### SELECTED EXTRACT
[START]
Skip to main content
ControlNet enables precise control over image generation using conditioning signals like edge maps, depth maps, and segmentation masks.

Installation

ControlNet requires OpenCV for image processing:
apt-get update && apt-get install ffmpeg libsm6 libxext6 -y

Quick start

python src/maxdiffusion/controlnet/generate_controlnet_replicated.py

Supported models

MaxDiffusion supports ControlNet for:
  • Stable Diffusion 1.4: Uses runwayml/stable-diffusion-v1-5 base model
  • Stable Diffusion XL: Uses SDXL base model with ControlNet

Architecture

ControlNet adds trainable copies of the encoder layers to enable conditioning:
  • Control input: Edge map, depth map, or other conditioning signal
  • ControlNet: Trainable encoder that processes control input
  • Base model: Stable Diffusion UNet with injected control features
  • Conditioning scale: Adjustable influence of control signal

SD 1.4 ControlNet

Basic usage

The SD 1.4 pipeline (generate_controlnet_replicated.py:src/maxdiffusion/controlnet/generate_controlnet_replicated.py) uses a Canny edge detector:
python src/maxdiffusion/controlnet/generate_controlnet_replicated.py

Configuration

Customize via config parameters:
config.prompt = "a photograph of a modern building"
config.negative_prompt = "blurry, distorted"
config.controlnet_image = "https://example.com/edge_map.png"
config.controlnet_model_name_or_path = "lllyasviel/sd-controlnet-canny"
config.controlnet_from_pt = True
config.controlnet_conditioning_scale = 1.0
config.num_inference_steps = 50
config.per_device_batch_size = 1
config.seed = 0

Implementation

The SD 1.4 pipeline loads ControlNet and base model (generate_controlnet_replicated.py:41-47):
# Load ControlNet
controlnet, controlnet_params = FlaxControlNetModel.from_pretrained(
    config.controlnet_model_name_or_path, 
    from_pt=config.controlnet_from_pt, 
    dtype=jnp.float32
)

# Load pipeline with ControlNet
pipe, params = FlaxStableDiffusionControlNetPipeline.from_pretrained(
    config.pretrained_model_name_or_path, 
    controlnet=controlnet, 
    revision=config.revision, 
    dtype=jnp.float32
)
params["controlnet"] = controlnet_params

Inference

The pipeline processes control image and generates conditioned output (generate_controlnet_replicated.py:52-74):
# Prepare inputs
prompt_ids = pipe.prepare_text_inputs([prompts] * num_samples)
negative_prompt_ids = pipe.prepare_text_inputs([negative_prompts] * num_samples)
processed_image = pipe.prepare_image_inputs([canny_image] * num_samples)

# Replicate and shard
p_params = replicate(params)
prompt_ids = shard(prompt_ids)
negative_prompt_ids = shard(negative_prompt_ids)
processed_image = shard(processed_image)
[END]
### TASKS
a: Answer these questions about the ControlNet page, each on its own line and with the same marks:
(i) What library does ControlNet require for image processing?
(ii) Which base model does the Stable Diffusion 1.4 support use?
(iii) What kind of edge detector does the SD 1.4 pipeline use?
b: Update the stretch of the ControlNet page from "The pipeline processes" through "pipe.prepare_text_inputs([prompts] * num_samples)", putting "conditioning image" in place of "control image".
c: Under its Architecture heading, the ControlNet page lists a set of components. Name every one of them.

### PROVIDED MATERIAL
[START]
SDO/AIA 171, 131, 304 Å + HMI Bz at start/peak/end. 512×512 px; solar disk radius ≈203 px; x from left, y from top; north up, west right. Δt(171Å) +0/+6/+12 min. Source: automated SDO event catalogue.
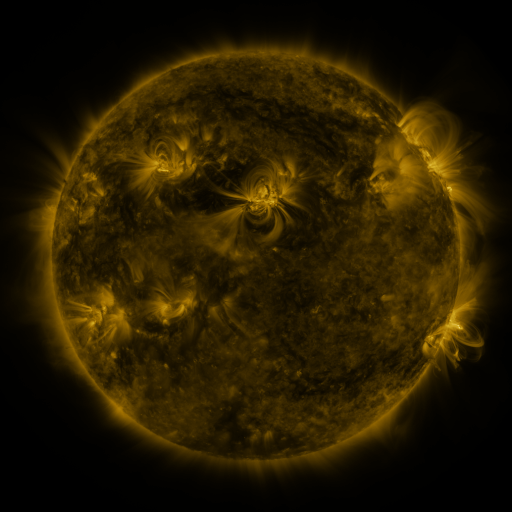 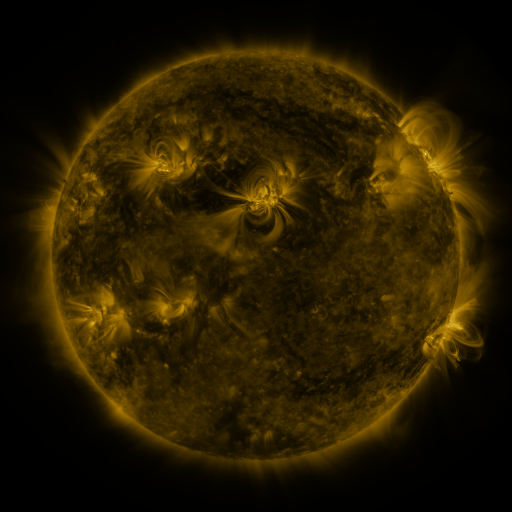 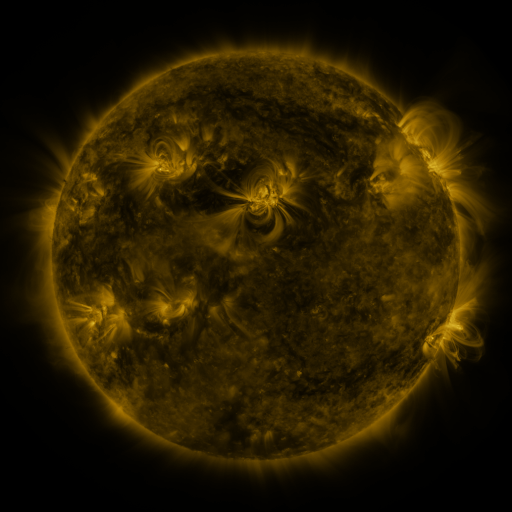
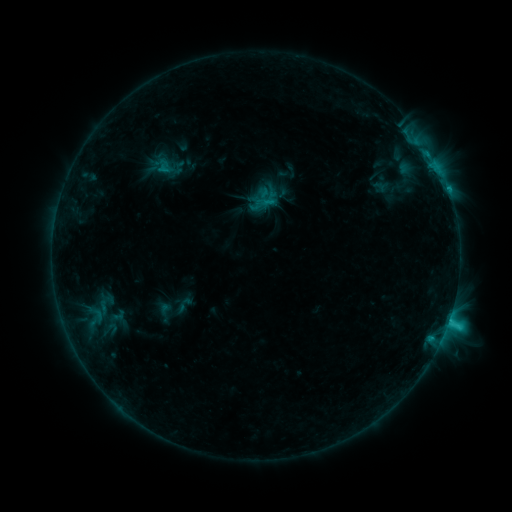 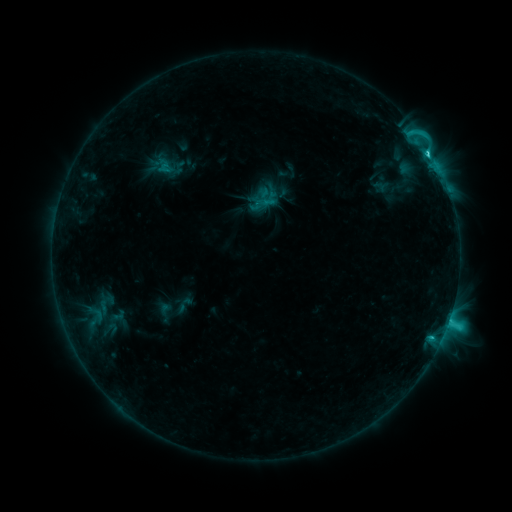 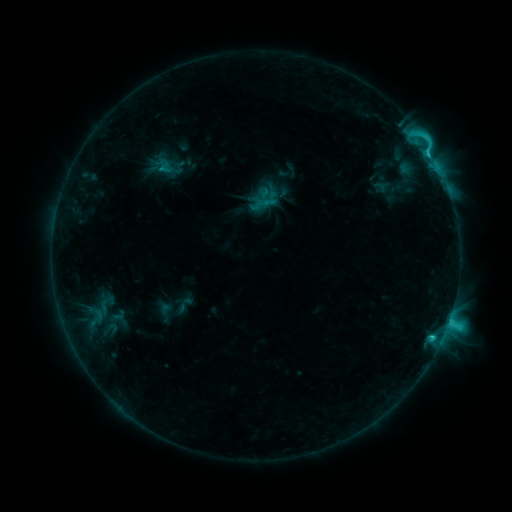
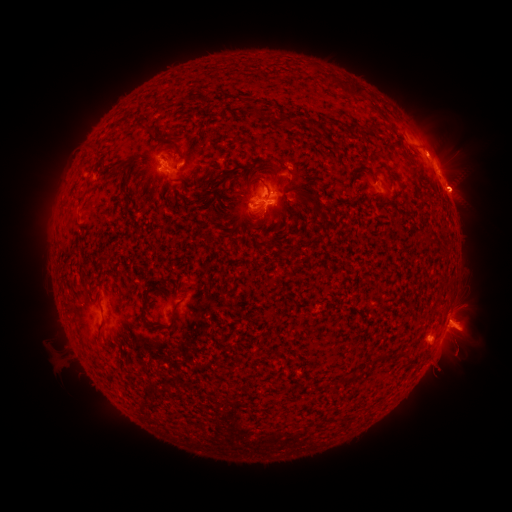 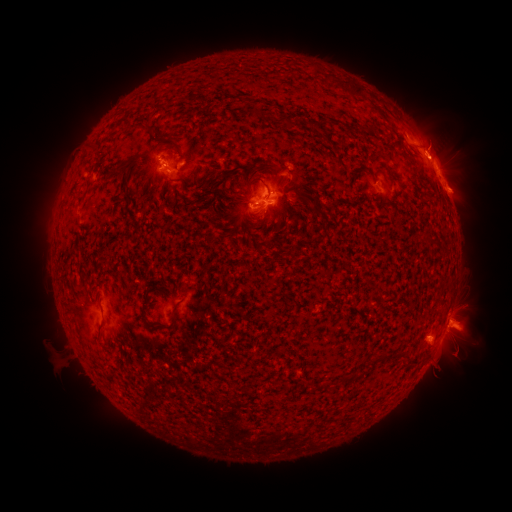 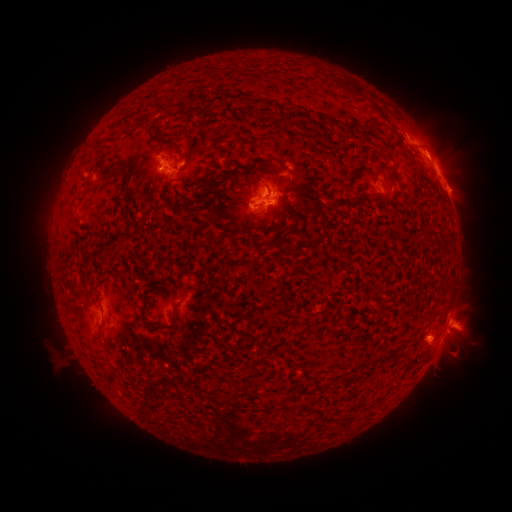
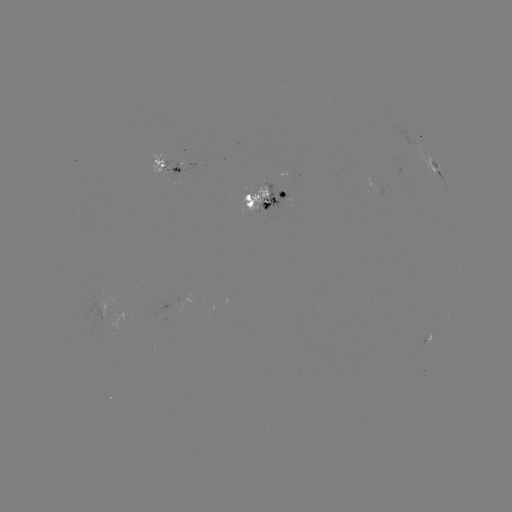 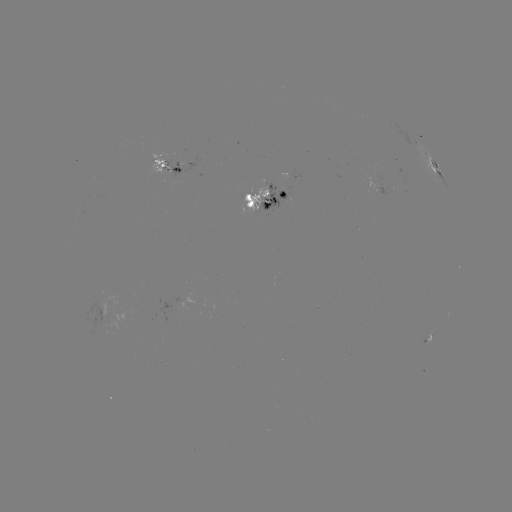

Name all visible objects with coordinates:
eruption: (444, 139)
[END]
### ANSWERS TO THE EXERCISE
a:
(i) OpenCV
(ii) runwayml/stable-diffusion-v1-5
(iii) A Canny edge detector

b:
The pipeline processes conditioning image and generates conditioned output (generate_controlnet_replicated.py:52-74):
# Prepare inputs
prompt_ids = pipe.prepare_text_inputs([prompts] * num_samples)

c:
Control input
ControlNet
Base model
Conditioning scale